+5
yirmi dört biterken biraz konuşasım var.
geçen hafta ayaz öldü. sevdiğimiz insanlar ölünce, bir gün onlarla tekrar buluşacağımız tesellisini telkin eden dinler, neden bu konuda sessiz kaldı?
ayaz'ı da yanıma alıp sık sık ava çıkardım. en yakın insanın kilometrelerce uzakta olduğu bomboş arazilerde elime tüfeğimi alıp, en yakın insanın kilometrelerce uzakta olacağını düşünen kuşları öldürmeye giderdim. sadece orada görünmez değildim ben, yalnızca orada kaçması gerek ben değildim. sıradan hayatımda yaşadığım görünmez olma zorunluluğumu paylaşan canlıları öldürmek için orada olurdum. yoksa ben miydim öldürmek istediğim aslında?
geçen hafta da aynı hevesle yola çıktım. yanıma ayazı da almıştım. özgürlüğüne çok düşkündü, arabadan iner inmez gözden kaybolurdu. benden mi kaçıyordu yoksa aylarca küçücük bir alana tıkılmış olmanın verdiği bıkkınlık mıydı bu?

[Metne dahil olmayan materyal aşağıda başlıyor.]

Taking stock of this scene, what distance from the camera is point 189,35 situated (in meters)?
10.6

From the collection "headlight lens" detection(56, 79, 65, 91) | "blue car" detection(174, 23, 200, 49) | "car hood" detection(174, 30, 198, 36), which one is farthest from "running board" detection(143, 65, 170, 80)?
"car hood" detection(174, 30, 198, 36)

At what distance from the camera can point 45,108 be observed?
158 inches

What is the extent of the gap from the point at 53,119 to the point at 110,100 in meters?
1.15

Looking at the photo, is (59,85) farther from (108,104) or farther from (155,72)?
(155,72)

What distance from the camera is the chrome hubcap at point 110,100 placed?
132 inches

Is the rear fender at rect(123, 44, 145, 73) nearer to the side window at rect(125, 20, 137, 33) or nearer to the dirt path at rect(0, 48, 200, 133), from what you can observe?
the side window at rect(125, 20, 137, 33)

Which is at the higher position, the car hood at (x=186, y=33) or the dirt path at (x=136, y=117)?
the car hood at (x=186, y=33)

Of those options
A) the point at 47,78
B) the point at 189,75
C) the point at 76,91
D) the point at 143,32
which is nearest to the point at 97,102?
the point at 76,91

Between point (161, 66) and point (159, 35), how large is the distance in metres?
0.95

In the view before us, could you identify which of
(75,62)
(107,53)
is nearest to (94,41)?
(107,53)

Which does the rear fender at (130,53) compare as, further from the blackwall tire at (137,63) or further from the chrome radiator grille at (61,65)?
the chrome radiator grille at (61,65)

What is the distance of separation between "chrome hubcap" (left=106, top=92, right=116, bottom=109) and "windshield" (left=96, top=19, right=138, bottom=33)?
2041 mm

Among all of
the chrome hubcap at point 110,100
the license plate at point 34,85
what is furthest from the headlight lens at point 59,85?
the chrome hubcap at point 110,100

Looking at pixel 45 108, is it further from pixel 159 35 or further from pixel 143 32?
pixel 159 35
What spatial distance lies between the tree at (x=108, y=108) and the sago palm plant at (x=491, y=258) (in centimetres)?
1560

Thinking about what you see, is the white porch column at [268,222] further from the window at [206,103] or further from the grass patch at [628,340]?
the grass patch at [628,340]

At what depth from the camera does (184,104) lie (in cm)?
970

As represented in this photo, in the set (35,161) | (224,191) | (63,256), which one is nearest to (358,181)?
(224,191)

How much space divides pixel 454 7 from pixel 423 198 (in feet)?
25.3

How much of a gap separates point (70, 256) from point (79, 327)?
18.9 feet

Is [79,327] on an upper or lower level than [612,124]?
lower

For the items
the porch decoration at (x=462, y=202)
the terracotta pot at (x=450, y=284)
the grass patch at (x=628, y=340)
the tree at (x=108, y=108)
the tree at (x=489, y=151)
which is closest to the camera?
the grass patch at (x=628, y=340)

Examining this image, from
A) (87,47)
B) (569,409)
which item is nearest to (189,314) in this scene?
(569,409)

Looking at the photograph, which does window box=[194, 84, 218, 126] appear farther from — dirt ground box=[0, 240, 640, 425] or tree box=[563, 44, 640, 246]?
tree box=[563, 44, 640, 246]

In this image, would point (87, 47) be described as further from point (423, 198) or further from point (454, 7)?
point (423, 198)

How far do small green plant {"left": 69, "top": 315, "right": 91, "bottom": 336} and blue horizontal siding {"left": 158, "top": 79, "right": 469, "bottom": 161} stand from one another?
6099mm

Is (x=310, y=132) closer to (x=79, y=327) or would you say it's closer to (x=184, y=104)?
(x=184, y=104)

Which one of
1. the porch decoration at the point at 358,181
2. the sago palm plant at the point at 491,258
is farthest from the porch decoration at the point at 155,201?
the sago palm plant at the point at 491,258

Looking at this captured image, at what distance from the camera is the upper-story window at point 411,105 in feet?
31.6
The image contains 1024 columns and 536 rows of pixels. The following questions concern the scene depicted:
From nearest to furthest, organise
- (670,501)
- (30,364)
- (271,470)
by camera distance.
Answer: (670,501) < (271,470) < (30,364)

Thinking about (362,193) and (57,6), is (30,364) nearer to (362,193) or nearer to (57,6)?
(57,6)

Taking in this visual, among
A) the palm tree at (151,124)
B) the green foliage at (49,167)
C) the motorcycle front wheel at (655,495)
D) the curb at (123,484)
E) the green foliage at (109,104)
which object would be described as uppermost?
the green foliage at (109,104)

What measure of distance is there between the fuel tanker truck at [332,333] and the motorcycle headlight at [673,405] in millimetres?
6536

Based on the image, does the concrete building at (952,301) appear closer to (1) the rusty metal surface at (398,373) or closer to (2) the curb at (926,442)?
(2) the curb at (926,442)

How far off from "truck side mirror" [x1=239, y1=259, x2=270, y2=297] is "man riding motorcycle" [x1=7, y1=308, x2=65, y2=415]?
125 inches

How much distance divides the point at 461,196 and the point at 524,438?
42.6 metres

uzaktan zorlukla görebileceğim bir yerdeydi. küçük bir üzüm bağına benziyordu orası ancak kimsecikler de yok gibiydi. kısa bir süre sonra bana doğru koşmaya başladı, şüphelenmiştim. ayaz, hep kaçtı benden imkanı olduğunda. koşabildiği kadar koşardı çalıların arasında ama deve dikeni dolu bir tarlaya saptığında anlardım yanıma geleceğini. ayağına batan dikeni çıkarmam için yüzünü düşürürdü. mahçupluk değildi bu, canı yanıyordu. dikenleri temizlerdim, yine de yürümekten çekinirdi, topallardı biraz. cesaret kazansın diye biraz da ben eşlik ederdim koşmasına. şimdi düşünüyorum da, öğretebildiğim tek şey benden kaçmak olmuş. benim de bildiğim tek şey buydu zaten.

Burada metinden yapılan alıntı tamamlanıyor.